**Required tasks:**
1 - In the documentation, how many rows and columns does the dietox data frame have?
2 - Please print the documentation between "## End(Not run)" and "specifcation of waves.", inclusive.

--- Start of Document ---

Growth curves of pigs in a 3x3 factorial experiment

Description

The dietox data frame has 861 rows and 7 columns.

Usage

dietox

Format

This data frame contains the following columns:

Weight

Weight in Kg

Feed

Cumulated feed intake in Kg

Time

Time (in weeks) in the experiment

Pig

Factor; id of each pig

Evit

Factor; vitamin E dose; see 'details'.

Cu

Factor, copper dose; see 'details'

Start

Start weight in experiment, i.e. weight at week 1.

Litter

Factor, id of litter of each pig

Details

Data contains weight of slaughter pigs measured weekly for 12 weeks. Data also contains the startweight (i.e. the weight at week 1). The treatments are 3 different levels of Evit = vitamin E (dose: 0, 100, 200 mg dl-alpha-tocopheryl acetat /kg feed) in combination with 3 different levels of Cu=copper (dose: 0, 35, 175 mg/kg feed) in the feed. The cumulated feed intake is also recorded. The pigs are littermates.

Source

Lauridsen, C., Højsgaard, S.,Sørensen, M.T. C. (1999) Influence of Dietary Rapeseed Oli, Vitamin E, and Copper on Performance and Antioxidant and Oxidative Status of Pigs. J. Anim. Sci.77:906-916

Examples

data(dietox)
head(dietox)
## Not run: 
if (require(ggplot2)){
  qplot(Time, Weight, data=dietox, col=Pig) + geom_line() +
        theme(legend.position = "none") + facet_grid(Evit~Cu)
} else {
  coplot(Weight ~ Time | Evit * Cu, data=dietox)
}

## End(Not run)

Construct zcor vector

Description

Construct zcor vector (of fixed correlations) from a fixed working correlation matrix, a specification of clusters and a specifcation of waves.

Usage

fixed2Zcor(cor.fixed, id, waves)

Arguments

cor.fixed

Matrix

id

Clusters

waves

Vector giving the ordering of observations within clusters.

Value

A vector which can be passed as the zcor argument to geeglm.

Author(s)

Søren Højsgaard, [email protected]

See Also

genZcor, geeglm

Examples

timeorder <- rep(1:5, 6)
tvar      <- timeorder + rnorm(length(timeorder))
idvar <- rep(1:6, each=5)
uuu   <- rep(rnorm(6), each=5)
yvar  <- 1 + 2*tvar + uuu + rnorm(length(tvar))
simdat <- data.frame(idvar, timeorder, tvar, yvar)
head(simdat,12)

simdatPerm <- simdat[sample(nrow(simdat)),]
simdatPerm <- simdatPerm[order(simdatPerm$idvar),]
head(simdatPerm)

cor.fixed <- matrix(c(1    , 0.5  , 0.25,  0.125, 0.125,
                      0.5  , 1    , 0.25,  0.125, 0.125,
                      0.25 , 0.25 , 1   ,  0.5  , 0.125,
                      0.125, 0.125, 0.5  , 1    , 0.125,
                      0.125, 0.125, 0.125, 0.125, 1     ), nrow=5, ncol=5)
cor.fixed

zcor <- fixed2Zcor(cor.fixed, id=simdatPerm$idvar, waves=simdatPerm$timeorder)

--- End of Document ---
--- Start of Dataset content ---

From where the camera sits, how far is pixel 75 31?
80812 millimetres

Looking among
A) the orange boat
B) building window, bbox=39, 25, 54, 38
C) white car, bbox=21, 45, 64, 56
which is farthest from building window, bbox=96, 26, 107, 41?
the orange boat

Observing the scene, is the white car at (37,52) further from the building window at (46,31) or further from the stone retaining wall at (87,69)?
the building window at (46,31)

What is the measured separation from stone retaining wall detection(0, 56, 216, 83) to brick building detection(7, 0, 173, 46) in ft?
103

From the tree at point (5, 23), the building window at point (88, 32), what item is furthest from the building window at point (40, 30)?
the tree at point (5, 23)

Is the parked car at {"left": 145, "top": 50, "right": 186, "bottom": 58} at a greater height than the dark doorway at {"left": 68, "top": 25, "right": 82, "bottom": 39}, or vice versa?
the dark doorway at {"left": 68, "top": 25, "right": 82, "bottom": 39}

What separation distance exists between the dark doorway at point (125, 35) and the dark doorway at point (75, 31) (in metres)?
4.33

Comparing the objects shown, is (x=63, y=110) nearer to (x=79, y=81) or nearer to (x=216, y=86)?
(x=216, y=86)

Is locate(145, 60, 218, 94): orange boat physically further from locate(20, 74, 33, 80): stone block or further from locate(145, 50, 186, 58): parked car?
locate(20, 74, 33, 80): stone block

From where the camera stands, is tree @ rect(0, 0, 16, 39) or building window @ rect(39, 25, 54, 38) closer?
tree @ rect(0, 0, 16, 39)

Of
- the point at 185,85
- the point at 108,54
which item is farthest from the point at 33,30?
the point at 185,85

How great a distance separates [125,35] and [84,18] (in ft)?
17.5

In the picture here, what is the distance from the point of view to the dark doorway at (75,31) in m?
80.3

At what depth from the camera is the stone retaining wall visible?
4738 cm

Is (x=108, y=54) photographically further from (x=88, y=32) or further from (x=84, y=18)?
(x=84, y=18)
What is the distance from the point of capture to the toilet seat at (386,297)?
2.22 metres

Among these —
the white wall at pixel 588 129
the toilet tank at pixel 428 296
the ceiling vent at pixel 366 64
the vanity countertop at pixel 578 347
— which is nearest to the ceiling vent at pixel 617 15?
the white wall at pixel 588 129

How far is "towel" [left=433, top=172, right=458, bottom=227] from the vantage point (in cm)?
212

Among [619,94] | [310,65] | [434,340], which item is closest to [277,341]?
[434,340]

--- End of Dataset content ---

**Full solutions:**
1 - 861 rows and 7 columns.

2 -
## End(Not run)

Construct zcor vector

Description

Construct zcor vector (of fixed correlations) from a fixed working correlation matrix, a specification of clusters and a specifcation of waves.